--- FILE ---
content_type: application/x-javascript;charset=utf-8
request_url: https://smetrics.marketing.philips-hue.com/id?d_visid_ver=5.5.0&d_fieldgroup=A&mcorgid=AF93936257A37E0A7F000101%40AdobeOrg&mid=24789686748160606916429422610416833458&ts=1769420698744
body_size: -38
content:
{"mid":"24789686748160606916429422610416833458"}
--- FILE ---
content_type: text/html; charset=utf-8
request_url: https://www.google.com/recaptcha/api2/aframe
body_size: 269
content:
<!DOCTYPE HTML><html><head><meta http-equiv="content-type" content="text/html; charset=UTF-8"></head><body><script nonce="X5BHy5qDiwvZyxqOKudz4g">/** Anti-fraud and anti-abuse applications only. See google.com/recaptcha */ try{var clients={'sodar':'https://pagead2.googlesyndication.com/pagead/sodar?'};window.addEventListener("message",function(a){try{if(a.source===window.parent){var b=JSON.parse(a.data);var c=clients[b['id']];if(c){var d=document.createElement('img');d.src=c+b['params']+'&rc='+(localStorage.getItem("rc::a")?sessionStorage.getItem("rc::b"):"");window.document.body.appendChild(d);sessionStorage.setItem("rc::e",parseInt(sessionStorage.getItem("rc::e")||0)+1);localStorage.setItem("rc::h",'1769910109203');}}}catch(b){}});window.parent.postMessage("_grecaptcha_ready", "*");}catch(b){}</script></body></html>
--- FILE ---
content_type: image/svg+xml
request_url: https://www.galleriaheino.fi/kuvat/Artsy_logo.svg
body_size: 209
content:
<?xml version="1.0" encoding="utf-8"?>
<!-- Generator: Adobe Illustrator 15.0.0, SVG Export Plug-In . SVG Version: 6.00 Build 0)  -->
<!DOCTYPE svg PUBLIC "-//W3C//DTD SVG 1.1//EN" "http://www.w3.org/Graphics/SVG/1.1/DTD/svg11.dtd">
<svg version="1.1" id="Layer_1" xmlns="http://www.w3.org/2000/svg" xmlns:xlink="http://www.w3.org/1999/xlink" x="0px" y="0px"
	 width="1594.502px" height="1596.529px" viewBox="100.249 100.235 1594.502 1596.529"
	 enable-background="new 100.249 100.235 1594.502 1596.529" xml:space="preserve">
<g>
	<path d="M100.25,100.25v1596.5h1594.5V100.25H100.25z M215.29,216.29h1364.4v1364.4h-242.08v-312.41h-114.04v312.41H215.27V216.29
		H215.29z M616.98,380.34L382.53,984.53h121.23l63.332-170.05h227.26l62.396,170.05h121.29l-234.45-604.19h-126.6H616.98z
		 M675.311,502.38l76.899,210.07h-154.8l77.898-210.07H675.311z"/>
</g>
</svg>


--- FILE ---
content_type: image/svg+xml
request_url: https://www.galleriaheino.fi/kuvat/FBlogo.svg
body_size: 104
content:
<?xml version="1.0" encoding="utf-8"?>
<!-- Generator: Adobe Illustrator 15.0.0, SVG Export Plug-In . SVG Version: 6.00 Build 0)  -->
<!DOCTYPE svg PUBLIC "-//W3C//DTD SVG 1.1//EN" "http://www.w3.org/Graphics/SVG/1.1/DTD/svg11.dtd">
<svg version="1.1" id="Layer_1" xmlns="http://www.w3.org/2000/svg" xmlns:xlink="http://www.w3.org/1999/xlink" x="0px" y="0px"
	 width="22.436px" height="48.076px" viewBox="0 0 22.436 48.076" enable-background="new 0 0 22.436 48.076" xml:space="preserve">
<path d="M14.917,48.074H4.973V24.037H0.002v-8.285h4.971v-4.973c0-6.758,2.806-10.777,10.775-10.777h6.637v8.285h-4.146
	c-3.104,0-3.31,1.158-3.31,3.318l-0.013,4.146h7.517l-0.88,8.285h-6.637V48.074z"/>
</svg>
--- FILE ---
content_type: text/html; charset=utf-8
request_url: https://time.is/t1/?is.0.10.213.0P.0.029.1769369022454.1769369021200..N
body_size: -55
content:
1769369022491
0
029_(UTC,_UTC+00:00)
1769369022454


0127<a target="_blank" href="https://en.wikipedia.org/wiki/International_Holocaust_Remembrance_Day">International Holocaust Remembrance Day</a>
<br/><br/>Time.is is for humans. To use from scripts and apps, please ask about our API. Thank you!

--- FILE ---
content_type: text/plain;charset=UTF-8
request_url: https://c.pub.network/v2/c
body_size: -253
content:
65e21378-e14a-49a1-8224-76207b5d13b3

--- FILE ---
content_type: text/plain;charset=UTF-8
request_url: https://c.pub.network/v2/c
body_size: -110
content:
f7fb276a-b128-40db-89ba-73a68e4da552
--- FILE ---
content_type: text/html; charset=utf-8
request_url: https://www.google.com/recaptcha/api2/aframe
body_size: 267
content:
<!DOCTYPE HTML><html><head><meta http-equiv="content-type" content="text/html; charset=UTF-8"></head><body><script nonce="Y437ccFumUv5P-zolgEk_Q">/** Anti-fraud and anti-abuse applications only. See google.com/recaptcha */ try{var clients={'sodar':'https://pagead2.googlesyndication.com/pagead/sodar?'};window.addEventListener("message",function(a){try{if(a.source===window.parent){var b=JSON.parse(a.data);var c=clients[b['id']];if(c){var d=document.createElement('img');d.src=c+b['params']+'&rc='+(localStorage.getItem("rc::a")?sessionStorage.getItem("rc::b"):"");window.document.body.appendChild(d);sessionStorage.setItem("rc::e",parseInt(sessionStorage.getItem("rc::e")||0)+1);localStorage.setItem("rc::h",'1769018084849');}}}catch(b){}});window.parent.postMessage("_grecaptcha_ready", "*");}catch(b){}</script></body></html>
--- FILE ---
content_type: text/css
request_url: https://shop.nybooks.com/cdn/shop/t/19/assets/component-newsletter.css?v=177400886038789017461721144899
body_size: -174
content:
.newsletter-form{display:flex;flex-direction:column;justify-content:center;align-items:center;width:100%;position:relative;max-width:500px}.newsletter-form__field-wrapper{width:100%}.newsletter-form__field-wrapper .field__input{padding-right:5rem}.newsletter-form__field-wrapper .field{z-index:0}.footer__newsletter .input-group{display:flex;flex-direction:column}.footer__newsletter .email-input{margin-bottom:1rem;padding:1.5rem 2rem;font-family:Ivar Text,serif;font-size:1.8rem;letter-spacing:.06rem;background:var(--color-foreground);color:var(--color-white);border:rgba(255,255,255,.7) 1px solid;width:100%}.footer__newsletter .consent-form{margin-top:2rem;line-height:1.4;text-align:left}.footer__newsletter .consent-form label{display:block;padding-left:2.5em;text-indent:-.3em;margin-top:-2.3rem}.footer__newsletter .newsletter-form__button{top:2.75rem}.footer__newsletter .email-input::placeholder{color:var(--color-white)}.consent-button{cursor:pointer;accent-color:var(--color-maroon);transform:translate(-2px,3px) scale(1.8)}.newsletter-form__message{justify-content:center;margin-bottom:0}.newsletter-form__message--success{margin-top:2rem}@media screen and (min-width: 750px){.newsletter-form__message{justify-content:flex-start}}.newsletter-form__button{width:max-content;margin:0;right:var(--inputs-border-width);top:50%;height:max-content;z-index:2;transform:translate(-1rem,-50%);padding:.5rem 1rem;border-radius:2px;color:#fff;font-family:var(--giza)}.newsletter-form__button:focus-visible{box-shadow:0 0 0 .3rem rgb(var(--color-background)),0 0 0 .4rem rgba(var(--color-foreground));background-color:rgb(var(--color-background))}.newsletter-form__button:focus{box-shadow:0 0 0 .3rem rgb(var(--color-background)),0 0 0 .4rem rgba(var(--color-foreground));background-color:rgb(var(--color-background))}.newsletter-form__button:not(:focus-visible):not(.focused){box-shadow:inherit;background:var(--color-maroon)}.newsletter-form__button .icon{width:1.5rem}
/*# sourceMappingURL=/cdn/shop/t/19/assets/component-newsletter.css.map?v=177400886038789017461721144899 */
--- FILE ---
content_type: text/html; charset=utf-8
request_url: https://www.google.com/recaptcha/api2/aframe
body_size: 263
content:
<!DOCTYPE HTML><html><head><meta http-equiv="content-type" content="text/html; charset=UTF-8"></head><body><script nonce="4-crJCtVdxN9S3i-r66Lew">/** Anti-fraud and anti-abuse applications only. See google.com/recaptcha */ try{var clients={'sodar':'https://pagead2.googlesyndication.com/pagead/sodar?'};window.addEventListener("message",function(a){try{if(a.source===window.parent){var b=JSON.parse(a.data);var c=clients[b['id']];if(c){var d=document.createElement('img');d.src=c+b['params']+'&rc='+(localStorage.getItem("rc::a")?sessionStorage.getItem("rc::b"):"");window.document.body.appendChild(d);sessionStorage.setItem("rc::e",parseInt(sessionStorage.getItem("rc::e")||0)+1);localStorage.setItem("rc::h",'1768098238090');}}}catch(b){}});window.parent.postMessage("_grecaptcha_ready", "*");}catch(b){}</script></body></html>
§
#### [WHAT YOU ARE ASKED TO DO]
Among the lines above, find those with the string "shop" and copy them.

#### [ANSWER TO THIS TASK]
request_url: https://shop.nybooks.com/cdn/shop/t/19/assets/component-newsletter.css?v=177400886038789017461721144899
/*# sourceMappingURL=/cdn/shop/t/19/assets/component-newsletter.css.map?v=177400886038789017461721144899 */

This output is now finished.